Embun asap kawah Gunung Awu masih teramati berwarna putih dan tipis, dengan ketinggian antara 20 hingga 200 meter di atas kubah lava. Peningkatan aktivitas ini dikaitkan dengan beberapa faktor, termasuk keadaan sistem magma yang masih aktif serta peningkatan gempa tektonik di wilayah Sulawesi Utara dan Maluku Utara sejak April 2026.

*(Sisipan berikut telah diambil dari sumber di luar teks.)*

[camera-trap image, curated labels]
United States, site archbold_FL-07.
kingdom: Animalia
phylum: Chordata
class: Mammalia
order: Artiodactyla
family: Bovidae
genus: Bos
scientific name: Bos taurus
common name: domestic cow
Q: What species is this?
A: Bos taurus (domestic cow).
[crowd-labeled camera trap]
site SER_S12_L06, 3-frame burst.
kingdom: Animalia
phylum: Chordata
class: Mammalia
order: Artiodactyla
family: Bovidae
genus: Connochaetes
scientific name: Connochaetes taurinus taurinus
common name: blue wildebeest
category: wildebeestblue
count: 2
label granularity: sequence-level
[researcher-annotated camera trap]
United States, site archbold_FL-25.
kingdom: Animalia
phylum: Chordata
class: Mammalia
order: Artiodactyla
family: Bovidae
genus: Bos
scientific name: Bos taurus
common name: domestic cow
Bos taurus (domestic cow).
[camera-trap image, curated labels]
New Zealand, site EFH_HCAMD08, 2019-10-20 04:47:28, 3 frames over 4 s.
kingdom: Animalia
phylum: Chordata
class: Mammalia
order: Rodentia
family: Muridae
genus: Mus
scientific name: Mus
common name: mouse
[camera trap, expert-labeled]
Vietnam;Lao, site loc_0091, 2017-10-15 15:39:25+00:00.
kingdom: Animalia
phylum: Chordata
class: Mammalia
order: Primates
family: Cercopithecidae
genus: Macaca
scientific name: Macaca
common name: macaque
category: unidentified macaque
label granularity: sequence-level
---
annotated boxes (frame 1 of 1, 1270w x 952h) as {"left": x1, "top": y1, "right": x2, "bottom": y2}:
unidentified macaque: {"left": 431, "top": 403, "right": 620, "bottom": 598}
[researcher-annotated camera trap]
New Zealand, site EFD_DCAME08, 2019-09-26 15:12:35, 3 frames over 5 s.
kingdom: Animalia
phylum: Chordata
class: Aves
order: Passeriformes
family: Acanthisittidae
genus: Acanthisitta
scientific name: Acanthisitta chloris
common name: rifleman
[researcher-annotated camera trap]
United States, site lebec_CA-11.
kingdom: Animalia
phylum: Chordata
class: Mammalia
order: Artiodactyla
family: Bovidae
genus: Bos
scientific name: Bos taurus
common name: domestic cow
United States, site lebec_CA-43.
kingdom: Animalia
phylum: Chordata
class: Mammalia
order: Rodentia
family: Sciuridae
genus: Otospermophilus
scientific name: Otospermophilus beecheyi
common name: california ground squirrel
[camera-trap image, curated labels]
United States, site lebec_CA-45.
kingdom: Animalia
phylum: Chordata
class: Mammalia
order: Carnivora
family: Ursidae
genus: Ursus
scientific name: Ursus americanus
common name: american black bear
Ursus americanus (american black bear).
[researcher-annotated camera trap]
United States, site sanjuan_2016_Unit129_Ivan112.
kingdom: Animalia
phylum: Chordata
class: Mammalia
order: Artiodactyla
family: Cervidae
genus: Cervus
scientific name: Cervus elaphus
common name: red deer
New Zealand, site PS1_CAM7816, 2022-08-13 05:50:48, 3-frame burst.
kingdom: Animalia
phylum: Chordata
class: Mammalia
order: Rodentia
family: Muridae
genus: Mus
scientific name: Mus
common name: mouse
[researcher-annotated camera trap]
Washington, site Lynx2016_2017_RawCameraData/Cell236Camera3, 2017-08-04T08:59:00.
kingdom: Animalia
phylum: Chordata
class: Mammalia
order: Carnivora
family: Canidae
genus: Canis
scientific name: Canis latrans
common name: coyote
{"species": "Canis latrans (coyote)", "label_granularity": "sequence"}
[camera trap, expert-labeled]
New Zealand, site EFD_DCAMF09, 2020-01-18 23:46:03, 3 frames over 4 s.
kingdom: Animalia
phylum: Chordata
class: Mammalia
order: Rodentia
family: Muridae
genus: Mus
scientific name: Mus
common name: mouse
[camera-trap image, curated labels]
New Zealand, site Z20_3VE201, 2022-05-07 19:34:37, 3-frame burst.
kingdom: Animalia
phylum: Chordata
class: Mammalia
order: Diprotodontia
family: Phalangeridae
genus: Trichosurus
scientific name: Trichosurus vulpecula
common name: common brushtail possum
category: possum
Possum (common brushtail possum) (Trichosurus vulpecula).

Peringatan untuk Masyarakat

Kepala Balai Pemantauan Gunung Api dan Mitigasi Bencana Gerakan Tanah Sulawesi dan Maluku, Badan Geologi, menyarankan masyarakat untuk tidak memasuki area dalam radius tiga kilometer dari pusat kawah Gunung Awu. Hal ini dilakukan untuk mengurangi risiko paparan terhadap bahaya erupsi magmatik atau freatik yang dapat terjadi jika tekanan di dalam sistem magma mengalami perubahan signifikan.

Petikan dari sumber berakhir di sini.